After working through this and other replies, the optimization strategies (and approximate speed-up) here seem to be
- (30x) Choose an appropriate data representation -- matrix, rather than data.frame
- (1.5x) Reduce unnecessary data copies -- difference of columns, rather than of rowMeans
- Structure for loops as
*apply
functions (to emphasize code structure, simplify memory management, and provide type consistency)
- (2x) Hoist vector operations outside loops -- abs and sum on columns become abs and colSums on a matrix
for an overall speed-up of about 100x. For this size and complexity of code, the use of the compiler or parallel packages would not be effective.
I put your code into a function
f0 <- function(x) {
y <- rowMeans(x)
totaldiff <- numeric()
for (i in 1:ncol(x)){
x.after <- x
x.after[,i] <- sample(x[,i])
diff <- abs(y-rowMeans(x.after))
totaldiff[i] <- sum(diff)
}
which.max(totaldiff)
}
and here we have
x <- data.frame(matrix(runif(50*100),nrow=50,ncol=100)) #larger example
set.seed(123)
system.time(res0 <- f0(x))
## user system elapsed
## 1.065 0.000 1.066
Your data can be represented as a matrix, and operations on R matrices are faster than on data.frames.

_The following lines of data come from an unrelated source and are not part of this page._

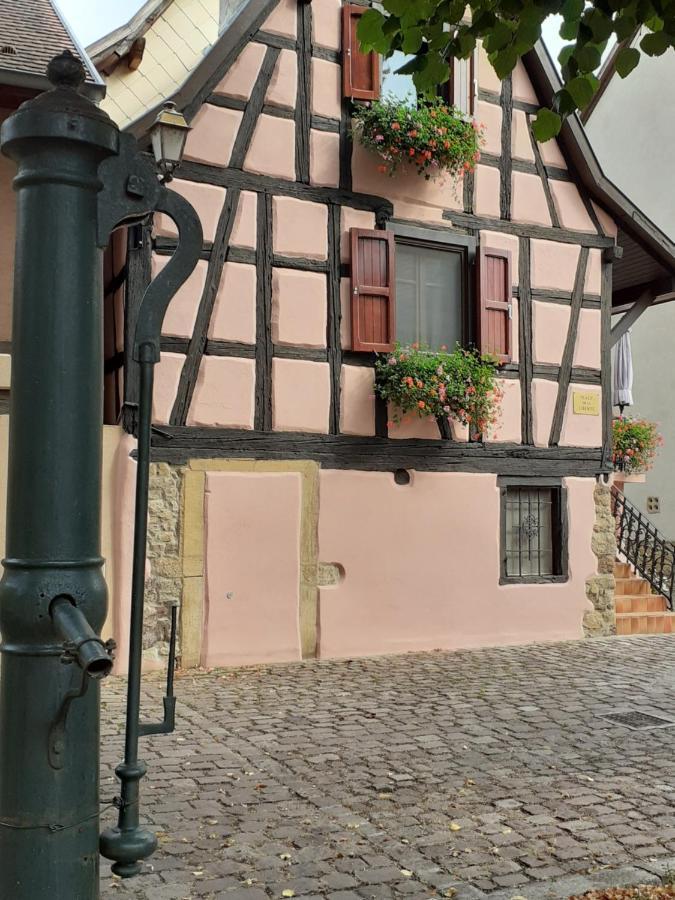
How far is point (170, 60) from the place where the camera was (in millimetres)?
12609

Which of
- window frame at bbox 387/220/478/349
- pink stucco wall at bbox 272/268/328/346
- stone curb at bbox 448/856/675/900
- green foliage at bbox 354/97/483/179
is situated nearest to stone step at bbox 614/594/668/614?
window frame at bbox 387/220/478/349

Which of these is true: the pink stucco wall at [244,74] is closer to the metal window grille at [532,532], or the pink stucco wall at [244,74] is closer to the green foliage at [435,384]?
the green foliage at [435,384]

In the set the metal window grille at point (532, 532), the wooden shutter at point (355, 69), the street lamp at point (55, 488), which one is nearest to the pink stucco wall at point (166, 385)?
the wooden shutter at point (355, 69)

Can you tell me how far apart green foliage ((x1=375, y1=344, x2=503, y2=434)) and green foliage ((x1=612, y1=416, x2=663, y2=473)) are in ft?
8.41

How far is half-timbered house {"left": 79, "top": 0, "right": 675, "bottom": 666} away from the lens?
8586 millimetres

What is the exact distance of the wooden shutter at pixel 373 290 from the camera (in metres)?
9.27

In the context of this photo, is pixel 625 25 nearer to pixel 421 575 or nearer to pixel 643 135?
pixel 421 575

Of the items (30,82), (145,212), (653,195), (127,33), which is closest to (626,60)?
(145,212)

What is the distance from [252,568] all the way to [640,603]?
4977mm

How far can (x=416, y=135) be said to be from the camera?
30.3 feet

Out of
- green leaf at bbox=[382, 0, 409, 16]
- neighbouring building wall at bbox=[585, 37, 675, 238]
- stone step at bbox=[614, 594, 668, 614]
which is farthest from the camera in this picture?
neighbouring building wall at bbox=[585, 37, 675, 238]

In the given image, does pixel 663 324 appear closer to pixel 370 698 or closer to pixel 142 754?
pixel 370 698

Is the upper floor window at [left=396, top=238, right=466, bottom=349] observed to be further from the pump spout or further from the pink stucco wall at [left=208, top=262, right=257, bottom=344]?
the pump spout

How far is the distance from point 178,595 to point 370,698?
2.12 meters
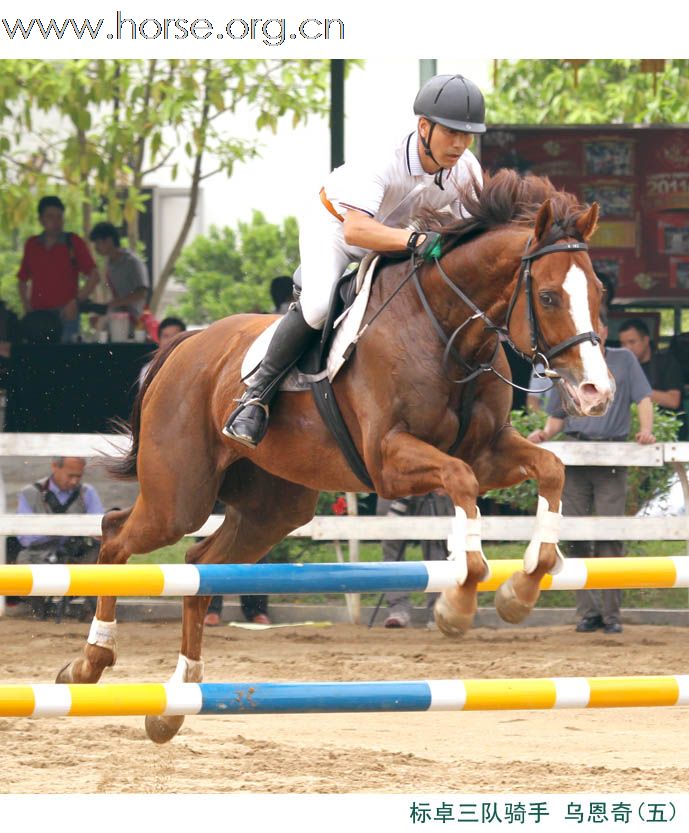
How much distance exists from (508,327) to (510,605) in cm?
89

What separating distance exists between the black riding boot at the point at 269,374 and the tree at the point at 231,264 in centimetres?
1975

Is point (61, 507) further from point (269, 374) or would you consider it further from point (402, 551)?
point (269, 374)

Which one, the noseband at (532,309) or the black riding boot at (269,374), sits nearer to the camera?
the noseband at (532,309)

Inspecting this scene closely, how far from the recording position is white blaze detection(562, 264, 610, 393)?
14.1ft

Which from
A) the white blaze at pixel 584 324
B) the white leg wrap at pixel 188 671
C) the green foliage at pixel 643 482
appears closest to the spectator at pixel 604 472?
the green foliage at pixel 643 482

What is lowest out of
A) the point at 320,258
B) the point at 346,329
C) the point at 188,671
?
the point at 188,671

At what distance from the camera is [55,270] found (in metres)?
11.5

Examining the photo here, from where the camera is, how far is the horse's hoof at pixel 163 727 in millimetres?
5566

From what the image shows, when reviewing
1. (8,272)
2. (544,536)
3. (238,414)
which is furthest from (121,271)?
(8,272)

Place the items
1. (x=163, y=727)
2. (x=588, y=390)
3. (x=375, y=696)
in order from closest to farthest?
(x=375, y=696) → (x=588, y=390) → (x=163, y=727)

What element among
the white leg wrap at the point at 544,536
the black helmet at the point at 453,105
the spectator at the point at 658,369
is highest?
the black helmet at the point at 453,105

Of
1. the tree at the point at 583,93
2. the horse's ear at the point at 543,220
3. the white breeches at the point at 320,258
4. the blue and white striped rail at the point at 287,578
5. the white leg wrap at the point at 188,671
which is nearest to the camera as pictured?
the blue and white striped rail at the point at 287,578

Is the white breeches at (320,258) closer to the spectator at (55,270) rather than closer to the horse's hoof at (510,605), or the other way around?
the horse's hoof at (510,605)
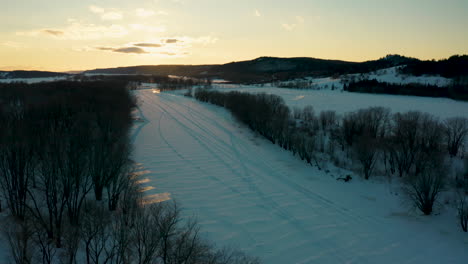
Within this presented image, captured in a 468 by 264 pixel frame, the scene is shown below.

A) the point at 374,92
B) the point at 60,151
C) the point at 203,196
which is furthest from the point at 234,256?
the point at 374,92

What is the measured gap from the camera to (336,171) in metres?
31.7

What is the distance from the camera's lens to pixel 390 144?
2986 centimetres

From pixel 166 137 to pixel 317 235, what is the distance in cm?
3343

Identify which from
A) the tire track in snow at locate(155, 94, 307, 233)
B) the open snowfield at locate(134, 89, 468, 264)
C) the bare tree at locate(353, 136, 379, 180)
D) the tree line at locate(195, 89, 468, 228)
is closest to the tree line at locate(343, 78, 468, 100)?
the tree line at locate(195, 89, 468, 228)

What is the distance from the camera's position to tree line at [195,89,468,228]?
23114 mm

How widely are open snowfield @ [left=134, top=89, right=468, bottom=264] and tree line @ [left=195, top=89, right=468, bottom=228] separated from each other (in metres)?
1.83

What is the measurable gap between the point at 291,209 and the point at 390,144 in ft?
48.1

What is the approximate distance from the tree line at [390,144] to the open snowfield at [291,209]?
183cm

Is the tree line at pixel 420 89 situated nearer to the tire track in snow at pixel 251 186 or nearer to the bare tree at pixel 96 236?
the tire track in snow at pixel 251 186

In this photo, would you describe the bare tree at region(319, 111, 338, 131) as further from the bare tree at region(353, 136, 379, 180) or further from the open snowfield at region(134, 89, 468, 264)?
the bare tree at region(353, 136, 379, 180)

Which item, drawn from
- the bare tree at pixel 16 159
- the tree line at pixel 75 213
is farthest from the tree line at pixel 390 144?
the bare tree at pixel 16 159

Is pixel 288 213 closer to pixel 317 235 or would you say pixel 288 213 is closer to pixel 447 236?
pixel 317 235

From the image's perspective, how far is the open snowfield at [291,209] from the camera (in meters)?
17.7

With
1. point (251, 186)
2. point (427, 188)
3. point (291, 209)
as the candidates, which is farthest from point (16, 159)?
point (427, 188)
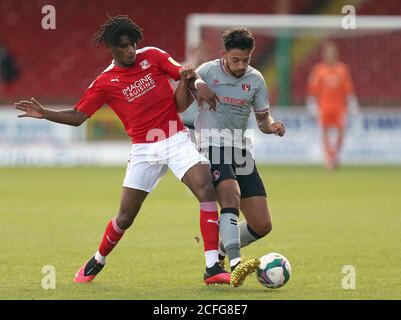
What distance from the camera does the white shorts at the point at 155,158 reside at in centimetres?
826

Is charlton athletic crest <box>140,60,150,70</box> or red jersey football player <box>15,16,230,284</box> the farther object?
charlton athletic crest <box>140,60,150,70</box>

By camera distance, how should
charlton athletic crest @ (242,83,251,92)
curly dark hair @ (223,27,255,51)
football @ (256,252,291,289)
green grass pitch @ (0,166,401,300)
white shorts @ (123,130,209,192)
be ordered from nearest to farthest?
football @ (256,252,291,289)
green grass pitch @ (0,166,401,300)
curly dark hair @ (223,27,255,51)
white shorts @ (123,130,209,192)
charlton athletic crest @ (242,83,251,92)

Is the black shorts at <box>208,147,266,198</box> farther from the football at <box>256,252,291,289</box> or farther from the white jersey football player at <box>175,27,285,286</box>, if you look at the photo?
the football at <box>256,252,291,289</box>

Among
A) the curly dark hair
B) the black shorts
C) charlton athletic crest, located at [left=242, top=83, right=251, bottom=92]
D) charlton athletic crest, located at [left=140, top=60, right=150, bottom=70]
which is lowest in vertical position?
the black shorts

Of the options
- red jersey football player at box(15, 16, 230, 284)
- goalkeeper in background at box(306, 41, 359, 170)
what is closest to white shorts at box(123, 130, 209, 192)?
red jersey football player at box(15, 16, 230, 284)

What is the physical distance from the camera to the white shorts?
8.26 meters

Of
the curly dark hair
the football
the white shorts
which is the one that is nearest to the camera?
the football

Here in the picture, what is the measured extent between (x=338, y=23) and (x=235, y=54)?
634 inches

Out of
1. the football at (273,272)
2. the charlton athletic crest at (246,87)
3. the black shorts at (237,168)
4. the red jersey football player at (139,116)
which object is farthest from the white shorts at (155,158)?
the football at (273,272)

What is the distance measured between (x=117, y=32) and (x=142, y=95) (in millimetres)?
576

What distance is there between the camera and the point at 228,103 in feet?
27.9
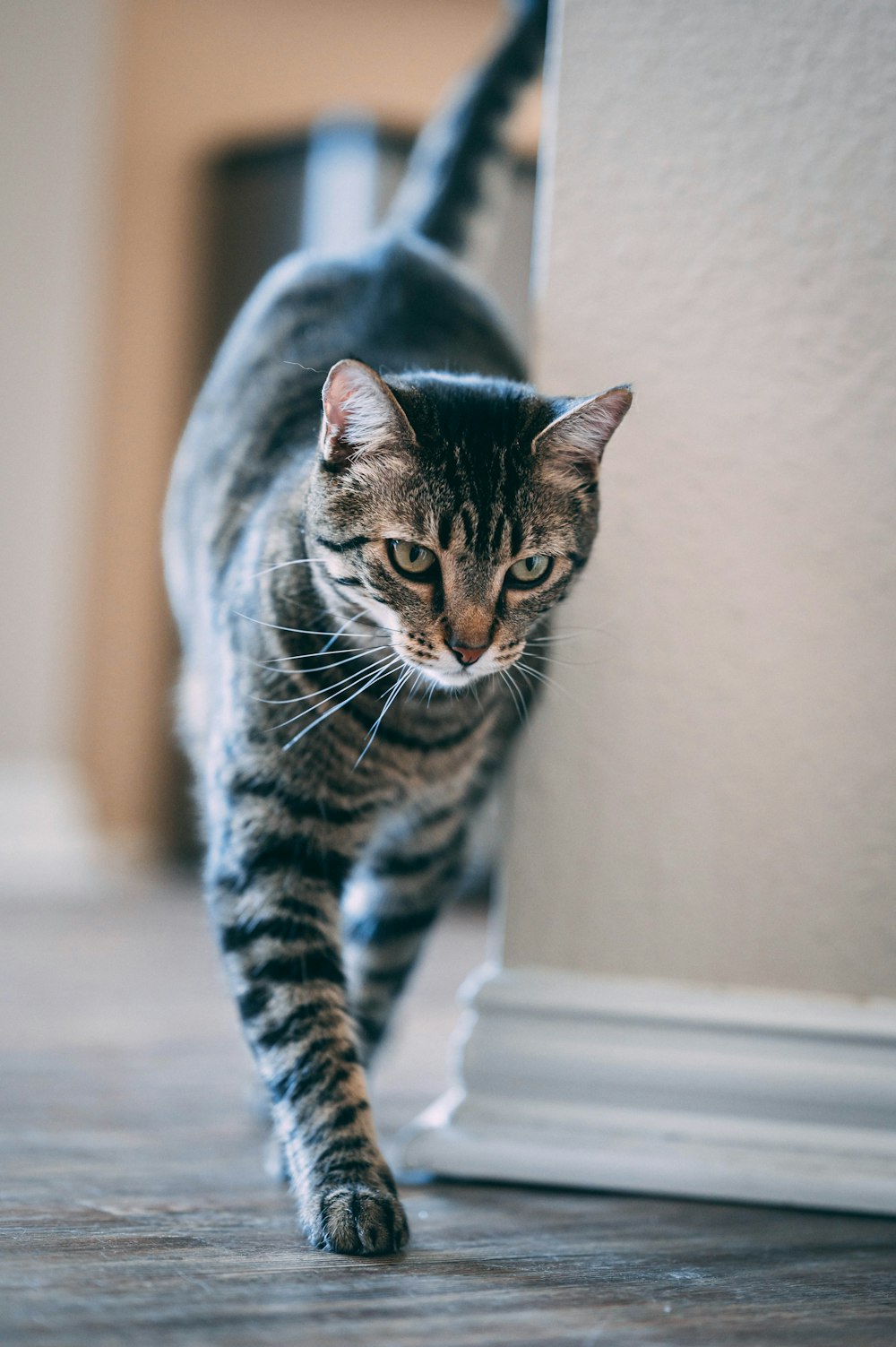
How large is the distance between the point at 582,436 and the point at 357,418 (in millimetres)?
176

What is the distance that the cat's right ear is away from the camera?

m <- matrix(runif(50*100),nrow=50,ncol=100)
set.seed(123)
system.time(res0.m <- f0(m))
## user system elapsed
## 0.036 0.000 0.037
identical(res0, res0.m)
##[1] TRUE
That's probably the biggest speed-up. But for the specific operation here we don't need to calculate the row means of the updated matrix, just the change in the mean from shuffling one column
f1 <- function(x) {
y <- rowMeans(x)
totaldiff <- numeric()
for (i in 1:ncol(x)){
diff <- abs(sample(x[,i]) - x[,i]) / ncol(x)
totaldiff[i] <- sum(diff)
}
which.max(totaldiff)
}
The for
loop doesn't follow the right pattern for filling up the result vector totaldiff
(you want to "pre-allocate and fill", so totaldiff <- numeric(ncol(x))
) but we can use an sapply
and let R worry about that (this memory management is one of the advantages of using the apply family of functions)
f2 <- function(x) {
totaldiff <- sapply(seq_len(ncol(x)), function(i, x) {
sum(abs(sample(x[,i]) - x[,i]) / ncol(x))
}, x)
which.max(totaldiff)
}
set.seed(123); identical(res0, f1(m))
set.seed(123); identical(res0, f2(m))
The timings are
> library(microbenchmark)
> microbenchmark(f0(m), f1(m), f2(m))
Unit: milliseconds
expr min lq median uq max neval
f0(m) 32.45073 33.07804 33.16851 33.26364 33.81924 100
f1(m) 22.20913 23.87784 23.96915 24.06216 24.66042 100
f2(m) 21.02474 22.60745 22.70042 22.80080 23.19030 100
@flodel points out that vapply
can be faster (and provides type safety)
f3 <- function(x) {
totaldiff <- vapply(seq_len(ncol(x)), function(i, x) {
sum(abs(sample(x[,i]) - x[,i]) / ncol(x))
}, numeric(1), x)
which.max(totaldiff)
}
and that
f4 <- function(x)
which.max(colSums(abs((apply(x, 2, sample) - x))))
is still faster (ncol(x)
is a constant factor, so removed) -- The abs
and sum
are hoisted outside the sapply
, maybe at the expense of additional memory use. The advice in the comments to compile functions is good in general; here are some further timings
> microbenchmark(f0(m), f1(m), f1.c(m), f2(m), f2.c(m), f3(m), f4(m))
Unit: milliseconds
expr min lq median uq max neval
f0(m) 32.35600 32.88326 33.12274 33.25946 34.49003 100
f1(m) 22.21964 23.41500 23.96087 24.06587 24.49663 100
f1.c(m) 20.69856 21.20862 22.20771 22.32653 213.26667 100
f2(m) 20.76128 21.52786 22.66352 22.79101 69.49891 100
f2.c(m) 21.16423 21.57205 22.94157 23.06497 23.35764 100
f3(m) 20.17755 21.41369 21.99292 22.10814 22.36987 100
f4(m) 10.10816 10.47535 10.56790 10.61938 10.83338 100
where the ".c" are compiled versions and
Compilation is particularly helpful in code written with for loops but doesn't do much for vectorized code; this is shown here where's a small but consistent improvement from compiling f1's for loop, but not f2's sapply.